#### DOCUMENT SEGMENT
-- Opening Marker --
DPDK is a software library. As (@Zac67 mentioned) it has an EAL which allows an application to send and receive IP packets without having to know about the hardware doing the actual packet forwarding. The Kernel also provides this servers to applications but DPDK does is more efficient.

The two major efficiency gains that DPDK offers over sending packets through the Linux Kernel are;

  1. Copying the same data multiple times is very inefficient.

  2. DPDK operates in batches of packets to be cache efficient.

1: This makes a massive difference. For a typical application on Linux that sends a packet, when the application calls the send() syscall for example, the packet is copied from user-space memory into Kernel memory (into an skbuff). The skbuff is then copied into another section of memory by the Kernel that is accessible to the NIC. The Kernel signals to the NIC that there is a packet waiting to be sent and the NIC then copies the packet from this area of memory (via DMA transfer - Direct Memory Access) into it's hardware tx-ring buffer. This means that to get a packet from an application and into the NIC tx-ring buffer, the same packet is copied three times. DPDK allows for the NIC to DMA the packet directly from the application memory space (this works by DPDK disconnecting the NIC from the Kernel and mapping the DMA memory space into the user-land memory space the application is using, hence "Kernel bypass").

2: By batch processing packets DPDK can make very good use of the CPU cache. The first packet to be processed will incur an instruction cache miss whilst the i-cache warms up. All subsequent packets within that "batch" which be processed very fast using the same instructions which now are "hot" in the i-cache.

There are many other software improvements in DPDK over using the standard Kernel IP stack however, these 2 have a major impact on DPDK's performance.

Or there are also hardware advances in newest x86 CPUs? Maybe some new instructions? Maybe some templating-blocks? Or another architecture optimisations? What changed in hardware?

Yes there are hardware improvements, such as new copy instructions on x86 CPUs which are more efficient, and DPDK support these (e.g. the SSE3 instruction set). The major benefits are from how efficient the software is though and how well the software makes use of good hardware (e.g. making good use of fast CPU L1/L2 I-cache/D-cache). DPDK has support for various IPSEC and crypto features so if you have an Intel CPU with the AES-NI instruction set ("Advanced Encryption Standard - New Instructions") DPDK will use those instructions for faster AES encryption/decryption.

P.S. If bypassing Linux kernel - is all that DPDK does, I don't understand, what prevented these optimisations earlier,

The Kernel could be sending a packet over an Ethernet link so it will build Ethernet headers for the IP packet, or it could go over PPP, L2TP, IPSEC, GRE, MPLS, ATM, dial-up etc. The Linux Kernel is very flexible and can do many things, which means it has to make many checks and burn CPU cycles trying to accommodate for the many different networking scenarios it supports (A Linux host could be a router, firewall, switch, proxy, etc). DPDK supports IPv4 and IPv6 over Ethernet and that's about it (yeah OK IPSEC too, but not ATM for example!). DPDK provides only a sub-set of features the Kernel does so the code is more focused on it's task. Also on a side note, the process for getting updates approved into the Linux Kernel is more tricky but improvements are being made to the Linux Kernel all the time (see below).
-- Closing Marker --
(Text-to-region grounding data)
-- Opening Marker --
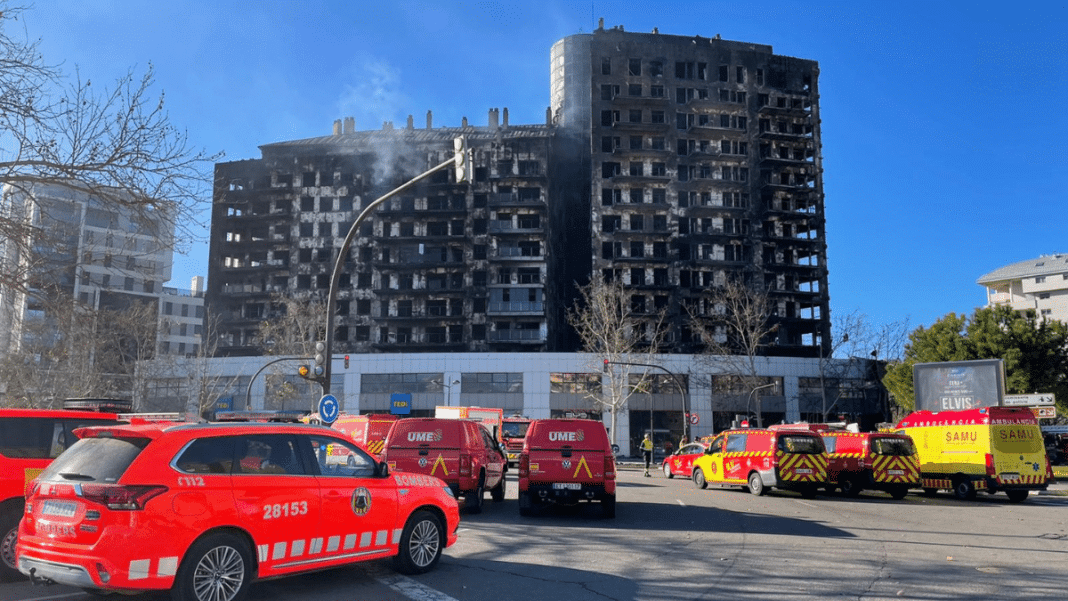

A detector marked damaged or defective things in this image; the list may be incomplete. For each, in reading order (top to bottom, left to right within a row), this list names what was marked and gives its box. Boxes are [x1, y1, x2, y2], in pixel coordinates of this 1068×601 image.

burned high-rise building [203, 24, 828, 356]
charred facade [203, 24, 828, 356]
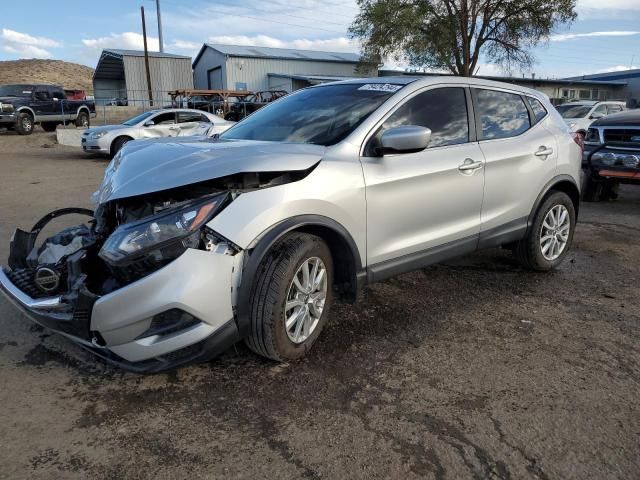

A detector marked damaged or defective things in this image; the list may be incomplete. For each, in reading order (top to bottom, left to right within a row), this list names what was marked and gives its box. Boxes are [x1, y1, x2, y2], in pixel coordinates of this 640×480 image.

crumpled hood [94, 141, 324, 204]
detached front bumper [0, 249, 242, 374]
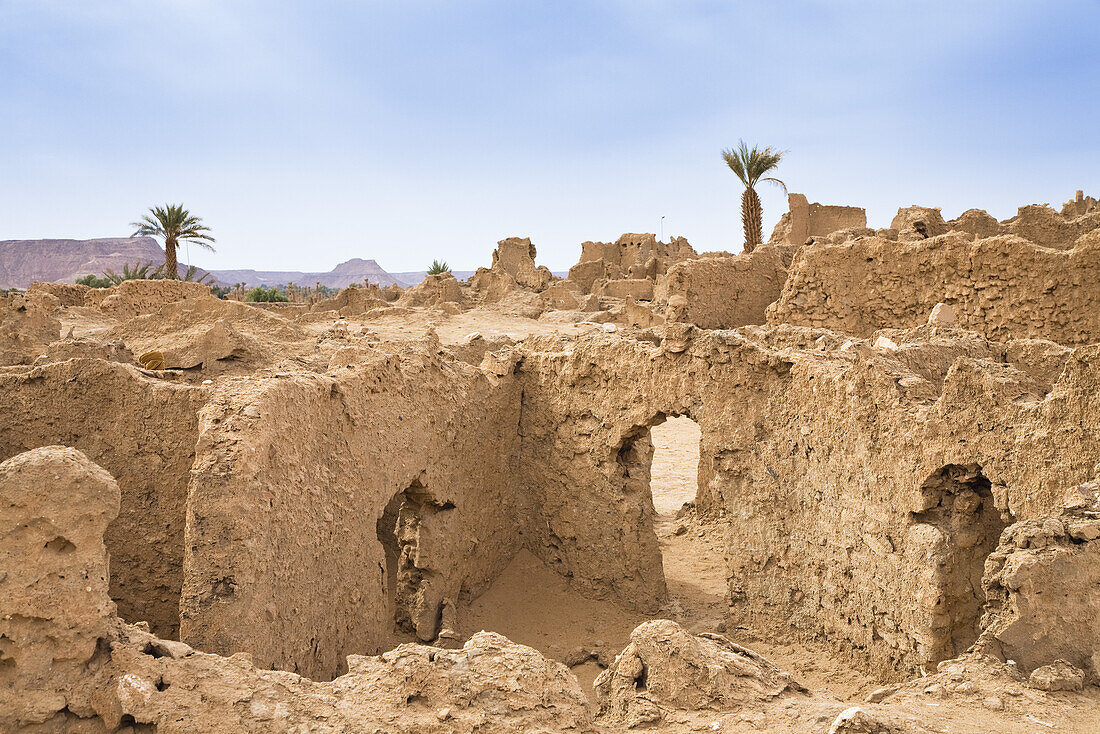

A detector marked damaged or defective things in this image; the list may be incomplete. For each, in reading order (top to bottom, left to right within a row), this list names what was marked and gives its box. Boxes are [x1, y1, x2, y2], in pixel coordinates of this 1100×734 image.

cracked mud wall [0, 358, 206, 638]
cracked mud wall [180, 341, 523, 682]
cracked mud wall [514, 327, 1100, 677]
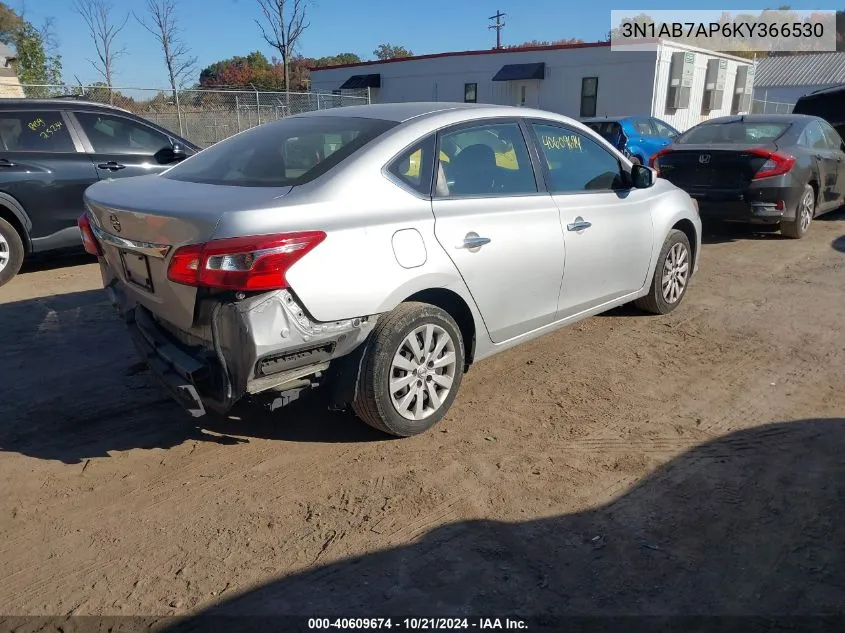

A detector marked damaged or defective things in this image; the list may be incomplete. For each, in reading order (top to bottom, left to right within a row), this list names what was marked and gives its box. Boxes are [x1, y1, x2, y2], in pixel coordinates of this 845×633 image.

damaged rear bumper [100, 270, 374, 418]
-- Closing Marker --
#### TASK 1
Using the DPDK explanation, decide whether each statement agrees with it, answering yes or no and quoting the deciding words: (a) In the standard Linux path, a packet is copied three times before it reaches the NIC tx-ring buffer. (b) DPDK supports ATM. (c) DPDK handles packets one at a time.
#### TASK 2
Translate this sentence from the DPDK explanation into Spanish: "By batch processing packets DPDK can make very good use of the CPU cache."
#### TASK 3
Return, word for word, the part of the DPDK explanation that opens with the words containing "There are many" and closes with "on DPDK's performance.".
These entries have no connection to the DPDK explanation.

#### FINAL ANSWER 1
(a) Yes: "the same packet is copied three times"
(b) No: "but not ATM for example!"
(c) No: "DPDK operates in batches of packets to be cache efficient."

#### FINAL ANSWER 2
Al procesar los paquetes por lotes, DPDK puede aprovechar muy bien la caché de la CPU.

#### FINAL ANSWER 3
There are many other software improvements in DPDK over using the standard Kernel IP stack however, these 2 have a major impact on DPDK's performance.